The zeal displayed by Norwich in the brighter moments of this campaign have diminished and been replaced by an infection of scepticism and safeness in possession of the ball.
This newfound philosophy was uttered to be built on the hypothesis of possession play. Despite improved intensity and tempo on the ball, this Norwich side is not good enough to dominate games and use the ball in offensive situations to be potent and ruthless in attacking situations.
Nelson Oliveira’s body language and repeatedly average performances indicate his head has been turned. A missed opportunity to spark a counter attack sits sickly in the throat; this is not the Oliveira that Norwich supporters have grown to adore. His wayward and common shooting is becoming an epidemic and admittedly the service he’s received has been minimal, but his individual performances must improve.
Farke’s side don’t achieve any points for finesse or technique. Style and possession points are nil. A balance is needed, particularly short term to achieve a winning a formula whilst retaining this DNA which has been discussed so prominently since the beginning of his tenure.
Norwich simply doesn’t have the players to pass teams into submission. They have a spread of lightweight midfielders who, not for a lack of effort or desire, are being blown away. Improved energy levels were visible first half, but once again this lateral and slow tempo seemed to infect Norwich in possession.
Norwich is looking over their shoulder.
This seems to be a process of damaged limitation and Norwich need to halt this freefall. It remains to be seen if Farke should return to the defensively robust and dogged side which ground out wins at top operators in this division.

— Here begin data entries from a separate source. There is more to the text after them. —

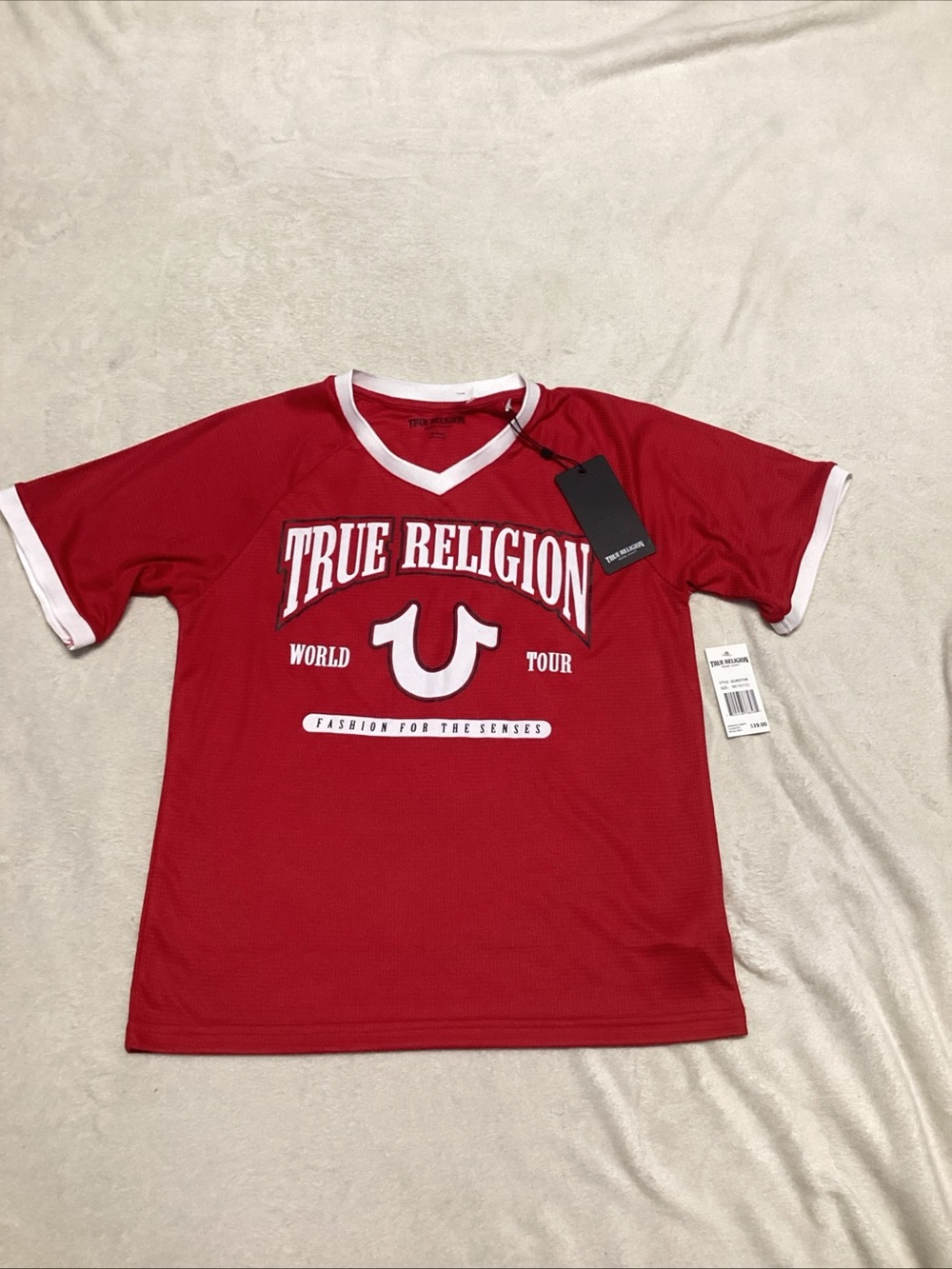 True Religion Red and White Graphic Tee for big boys.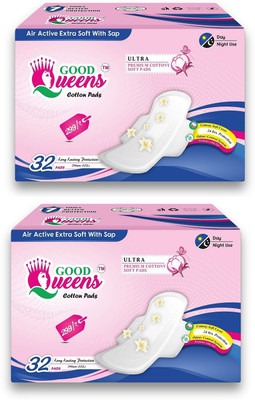 

Good Queens Ultra Thin Premium Cotton Soft Gel Sanitary Pads – 32 Pieces (XL Wings) Sanitary Pad(Pack of 64)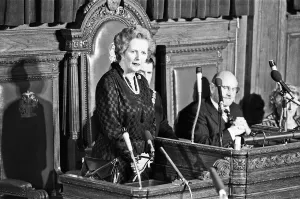 Prime Minister Margaret Thatcher addressing the General Election count at Hendon Town Prime Minister Margaret Thatcher addressing the General Election count at Hendon Town
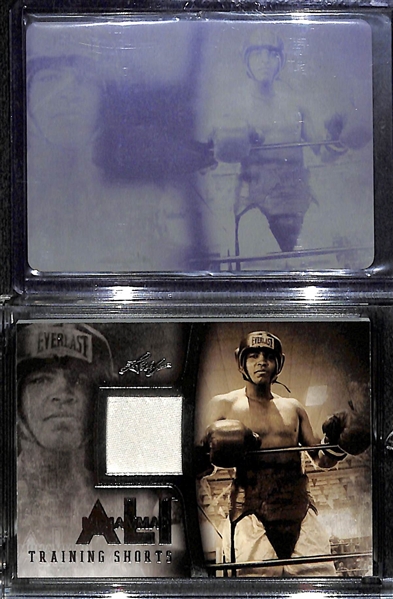Lot of (2) 2016 Leaf Muhammad Ali Collection Cards - 1/1 Black Printing Plate & Fighter Worn Training Shorts Card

Alex Tettey is sorely missed. Talk of the Norwegian midfielder leaving to join Rosenberg is hardly surprising considering his sizable wage packet and Norwich’s falling bank balance. Tettey is needed at present, his defensive positioning and presence he offers to the midfield was the catalyst of Norwich’s upturn in from. The sooner he returns the better.
It remains to be seen where Norwich will end up on what has been a season of peaks and troughs. This run needs to end, and with it Norwich need to win some games, if only to inject some positivity into this shattered Norwich side and it’s aching supporters.